The commodity supercycle is in no danger of ending even as raw materials prices head for their worst month since May, according to Mercuria Energy Trading SA.
Economic growth in China will keep driving demand for everything from oil to metals, with crude prices likely to recover later this quarter, Roger Jones, Mercuria’s global head of non-oil trading, said this week at the Financial Times Global Commodities Summit in Lausanne, Switzerland.
“It’s been such a violent move over the last few days, but I don’t think we are going to see a massive correction lower from here,” Jones said in an April 16 interview. “The commodity supercycle is in place.”
The Standard & Poor’s GSCI index of 24 raw materials dropped to a nine-month low on April 17 after the International Monetary Fund cut its world growth forecast and Chinese economic expansion fell short of estimates. The index is down 7 percent this month. Commodity traders have profited from four years of rising prices in energy, metals and agricultural products.

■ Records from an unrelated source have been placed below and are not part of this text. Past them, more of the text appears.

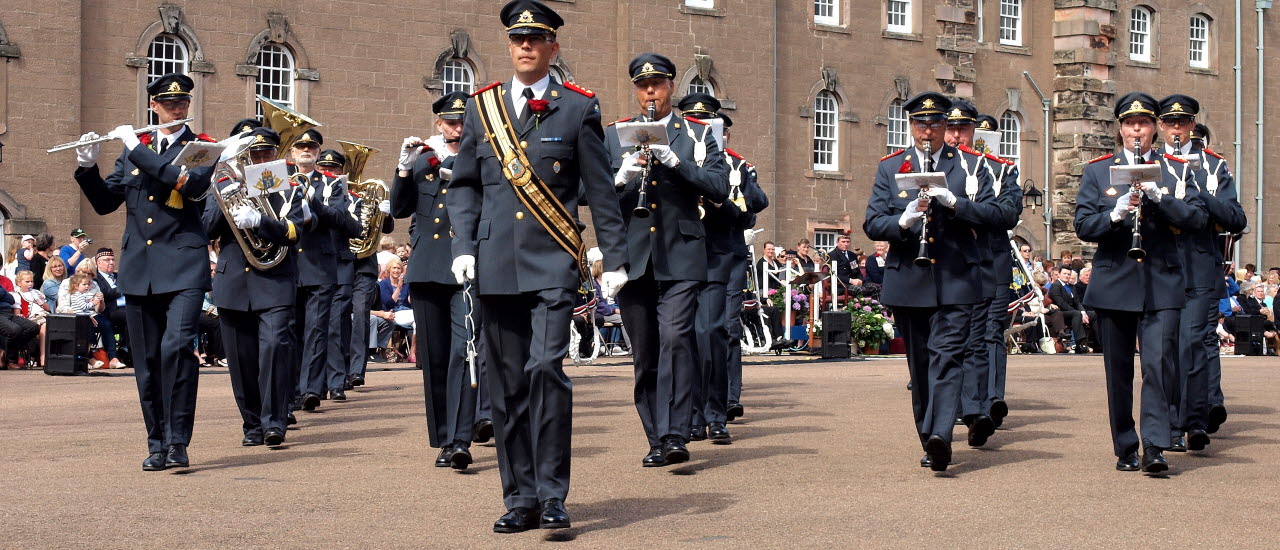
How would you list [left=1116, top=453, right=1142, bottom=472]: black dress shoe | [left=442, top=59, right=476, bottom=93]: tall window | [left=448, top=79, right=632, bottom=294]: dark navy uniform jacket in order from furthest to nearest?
[left=442, top=59, right=476, bottom=93]: tall window → [left=1116, top=453, right=1142, bottom=472]: black dress shoe → [left=448, top=79, right=632, bottom=294]: dark navy uniform jacket

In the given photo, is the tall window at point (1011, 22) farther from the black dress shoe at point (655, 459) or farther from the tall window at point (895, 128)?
the black dress shoe at point (655, 459)

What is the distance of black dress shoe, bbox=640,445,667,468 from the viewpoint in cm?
1023

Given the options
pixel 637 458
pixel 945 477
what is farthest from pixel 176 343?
pixel 945 477

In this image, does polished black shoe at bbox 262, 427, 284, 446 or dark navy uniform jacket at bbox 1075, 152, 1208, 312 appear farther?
polished black shoe at bbox 262, 427, 284, 446

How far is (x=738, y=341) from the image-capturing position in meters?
13.4

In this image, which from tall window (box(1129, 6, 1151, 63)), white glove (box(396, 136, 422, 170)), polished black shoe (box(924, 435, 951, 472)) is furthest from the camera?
tall window (box(1129, 6, 1151, 63))

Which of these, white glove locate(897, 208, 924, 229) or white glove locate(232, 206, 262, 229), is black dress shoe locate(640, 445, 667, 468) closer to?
white glove locate(897, 208, 924, 229)

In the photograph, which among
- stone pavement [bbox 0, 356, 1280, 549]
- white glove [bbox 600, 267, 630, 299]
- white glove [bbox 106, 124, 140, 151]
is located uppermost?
white glove [bbox 106, 124, 140, 151]

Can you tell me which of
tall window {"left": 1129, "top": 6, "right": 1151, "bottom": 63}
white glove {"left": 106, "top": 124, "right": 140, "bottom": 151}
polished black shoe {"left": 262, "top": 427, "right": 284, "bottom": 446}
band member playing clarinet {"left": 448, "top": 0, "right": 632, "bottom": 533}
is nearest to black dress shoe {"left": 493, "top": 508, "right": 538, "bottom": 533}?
band member playing clarinet {"left": 448, "top": 0, "right": 632, "bottom": 533}

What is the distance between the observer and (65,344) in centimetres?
2009

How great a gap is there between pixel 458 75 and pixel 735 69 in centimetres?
607

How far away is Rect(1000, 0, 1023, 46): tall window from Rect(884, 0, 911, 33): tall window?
3155 mm

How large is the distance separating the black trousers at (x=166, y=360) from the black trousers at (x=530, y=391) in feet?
9.49

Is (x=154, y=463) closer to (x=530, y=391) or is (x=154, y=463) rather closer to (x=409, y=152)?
(x=409, y=152)
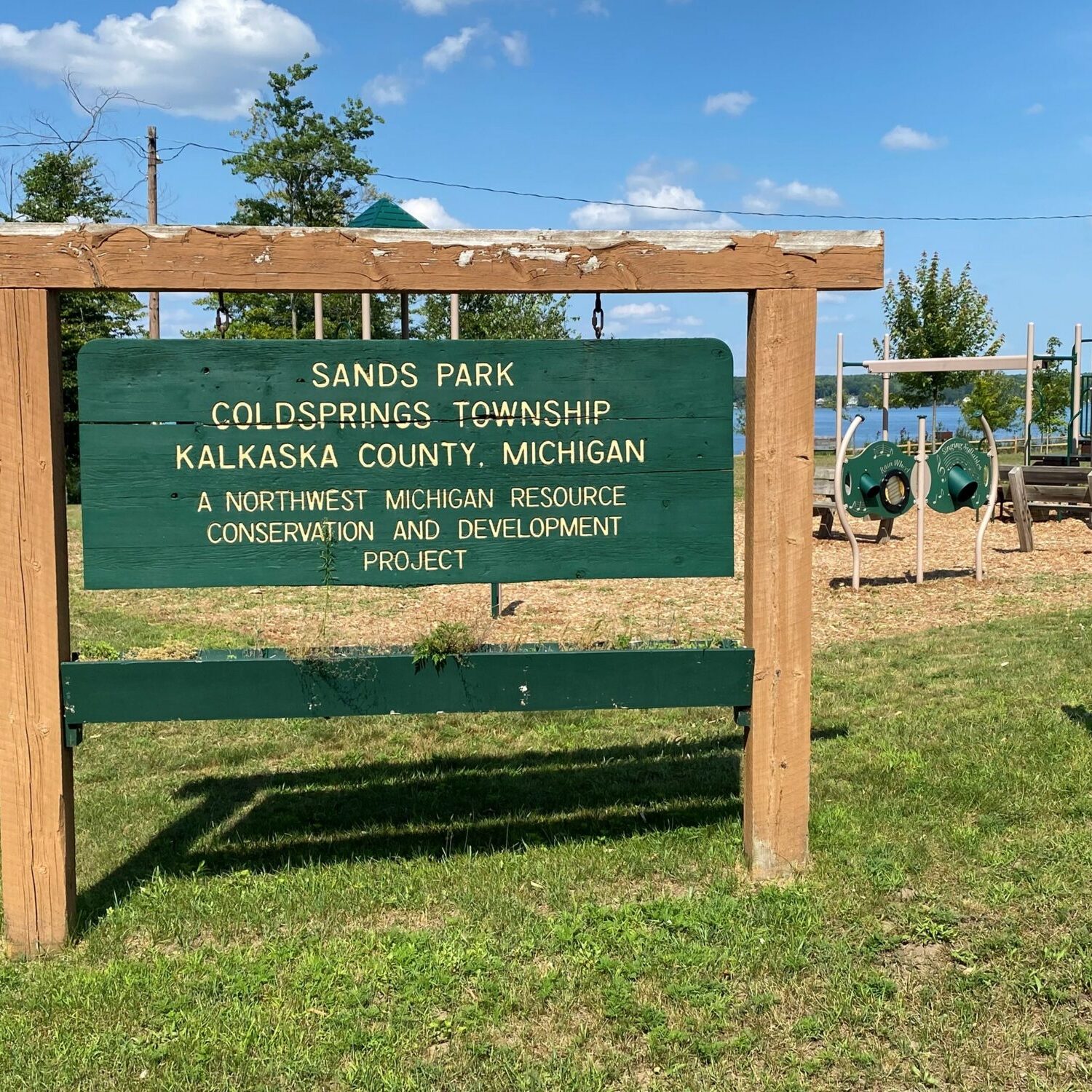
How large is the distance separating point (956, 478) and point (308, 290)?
9010 millimetres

Mercuria’s revenue rose to $100 billion in 2012, Marco Dunand, the company’s chief executive officer and co-founder, said in January, up from $76 billion in 2011. The Geneva-based company says it’s one of world’s five biggest independent energy traders.
Brent crude slid below $100 a barrel on April 16 for the first time since July on the ICE Futures Europe exchange. Copper fell to $6,800 a metric ton yesterday, the lowest since October 2011, amid concern that economic growth will slow in China, the metal’s biggest consumer.
Mercuria is narrowing its list of potential buyers for a 10 to 20 percent stake in the company, Jones said, without naming any. Credit Suisse Group AG is advising on the sale, which has attracted interest from sovereign wealth funds, private equity firms, natural resource producers and banks.
The commodity merchant is seeking to grow in Asia after opening trading desks for metals in China and agriculture in Singapore least year. It also plans to invest in logistics.
“We are actively building out assets in coal and on oil transportation,” Jones said. “We’ve got a strong pipeline of deals,” he said, without giving details.
Mercuria plans to stay privately owned in contrast to its competitor Glencore International Plc (GLEN), which carried out a $10 billion initial public offering in May 2011.
“Certainly for us, it’s not going to happen,” Dunand told the conference. “It makes sense to remain private because you can afford to have a much longer-term view.”